Three essays in macroeconomics and finance

Stefan Pitschner
Director: Kristoffer Nimark
Date: 16-03-2017
This thesis consists of three chapters on topics in macroeconomics and finance. In the first chapter, I use texts from corporate filings of US companies to investigate if liquidity shortages that occurred during the late-2000 financial crisis were different from cases that occur during more normal times. In the second chapter, I quantify narrative evidence from corporate filings to construct a novel dataset on the price-setting behavior of companies. I then use this dataset to investigate what factors cause firms to change the prices of their products or prevent them from doing so. In the third chapter, I use a number of high-frequency financial market estimates to identify the monetary policy shock in a non-recursive Factor Augmented Vector Autoregression of monthly frequency.

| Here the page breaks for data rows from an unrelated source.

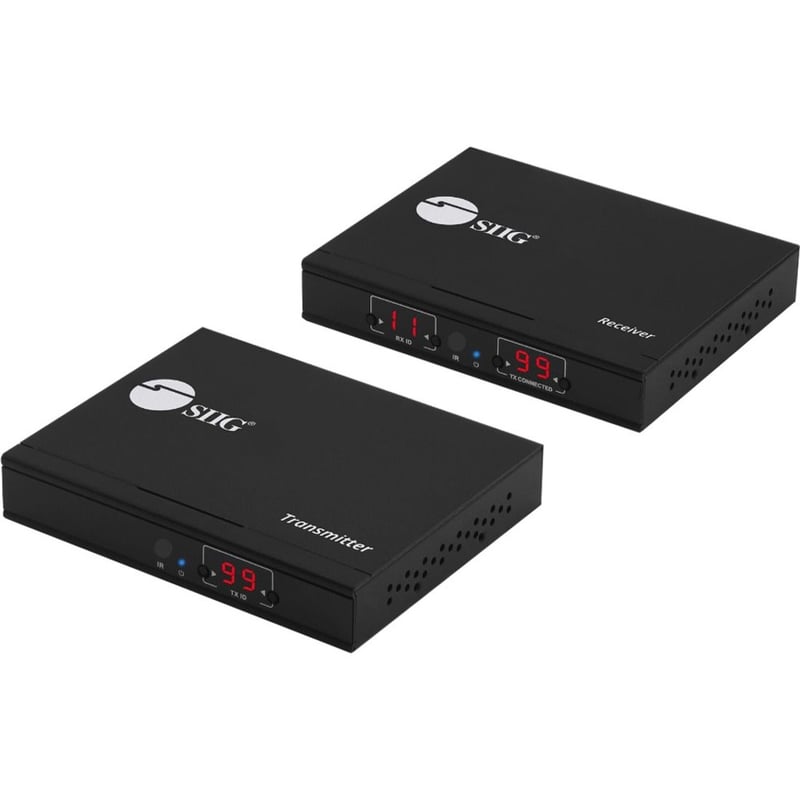 SIIG HDMI 2.0 4K60Hz Over IP Extender / Matrix with IR - Kit - Thumbnail 1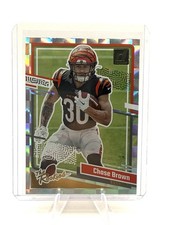 2023 Panini Donruss The Rookies Chase Brown #39 (RC) Cincinnati Bengals ⭐️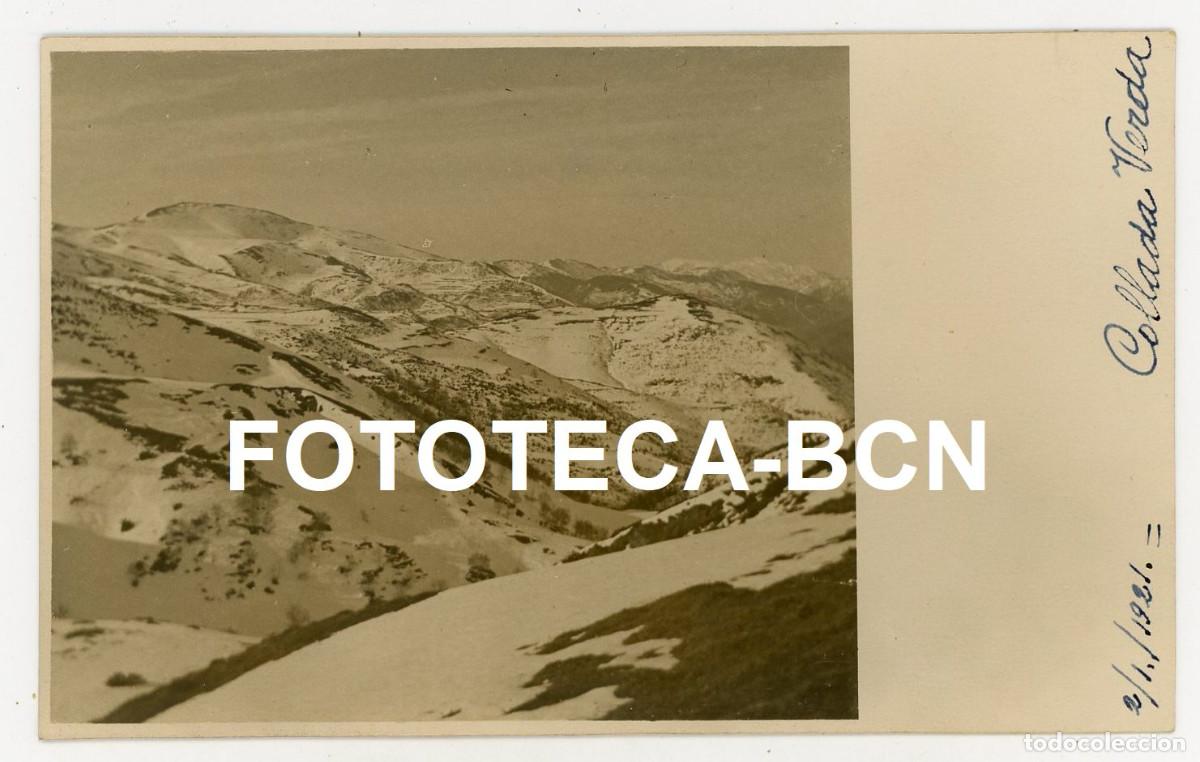 Fotografia antiga: FOTO ORIGINAL EXCURSION COLLADA VERDA RIPOLLES PIRINEO CATALAN AÑO 1921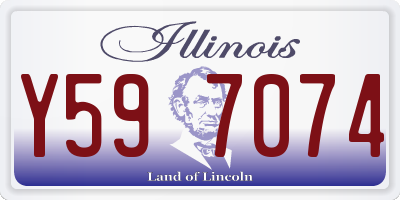 IL license plate Y597074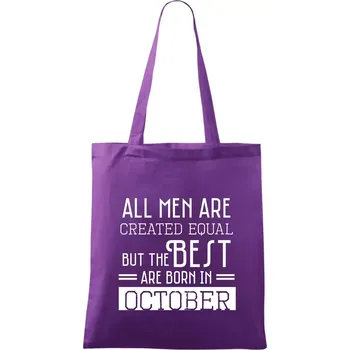 All men are created equal october - Taška bavlněná - 42 x 38 cm ( Fialová )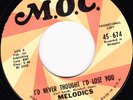 NORTHERN SOUL 45- MELODICS on M.O.C. RECORDS (PROMO)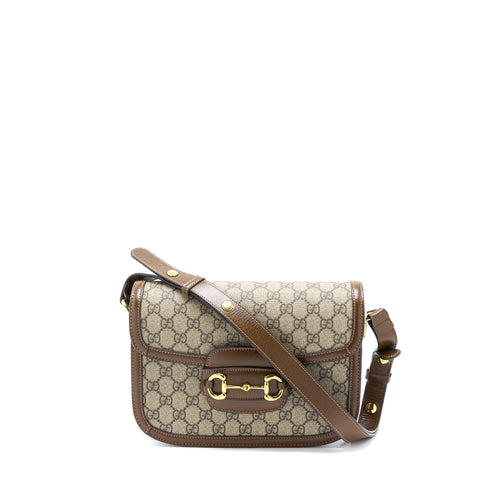 Gucci Horsebit 1955 Bag GG Supreme Canvas GHW
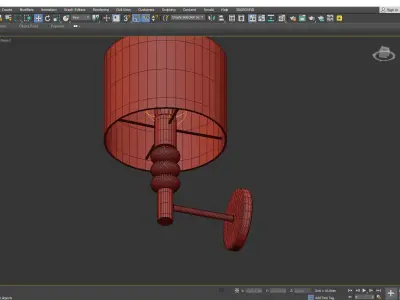 Maytoni sconce lincoln Low-poly 3D model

Essays in corporate finance

Kizkitza Biguri Pastor
Director: Hugo Rodriguez Mendizabal and Filippo Ippolito
Date: 21-06-2016
This dissertation studies how debt structure and risk management decisions affect firms' investment. The first chapter focuses on building the stylized facts on the relation between debt structure, capital structure and investment when firms' have both, secured and unsecured debt available. Results suggests that i) firms with higher creditworthiness tend to borrow more unsecured debt, ii) higher collateral availability may not lead to more investment and iii) more reliance on unsecured debt leads to more investment. The second chapter uses two identification strategies to test the causal effect of the relations derived in chapter one. I test the hypothesis from a balance sheet and credit channel perspective. Results show that the composition of debt structure of firms has real implications. The higher the unsecured debt in debt structure, the more firms can invest. The explanation for this result is that unsecured debt is more cost-effect in terms of spreads and debt covenants. Finally, the last chapter uses a panel of shocks to the cost of hedging to different firms at different points in time to study the relation between hedging and risk. I exploit the introduction and delisting of commodity derivatives by the CME and other exchanges for identification. I find evidence suggesting that cheaper access to hedging instruments reduces the volatility of cashflows and thus, increases firms' investment.

Essays on uncertainty, monetary policy and financial stability

Alain Schlaepfer
Director: Jordi Galí
Date: 10-06-2016
The first chapter, I examine both theoretically and empirically how income uncertainty affects the effectiveness of monetary policy. I consider income risk from potential unemployment, and find that monetary policy has a smaller influence on aggregate demand when unemployment risk is high. I build on the fact that saving arising from a precautionary motive has a smaller interest elasticity. As a consequence, aggregate demand reacts less to the interest rate when uncertainty is high. The second chapter links the build-up of financial risk that led to the recent financial crisis to the preceding period of exceptionally low macroeconomic volatility. The degree of stability that a country has enjoyed before 2007 predicts robustly how much it suffered from the crisis, a result that also holds for individual firms. In the final chapter, I connect this period of low volatility to the conduct of monetary policy. Building on a stylized model, I show empirically that monetary policy may have been `too successful' in stabilizing inflation, as this has contributed to excessive financial risk taking.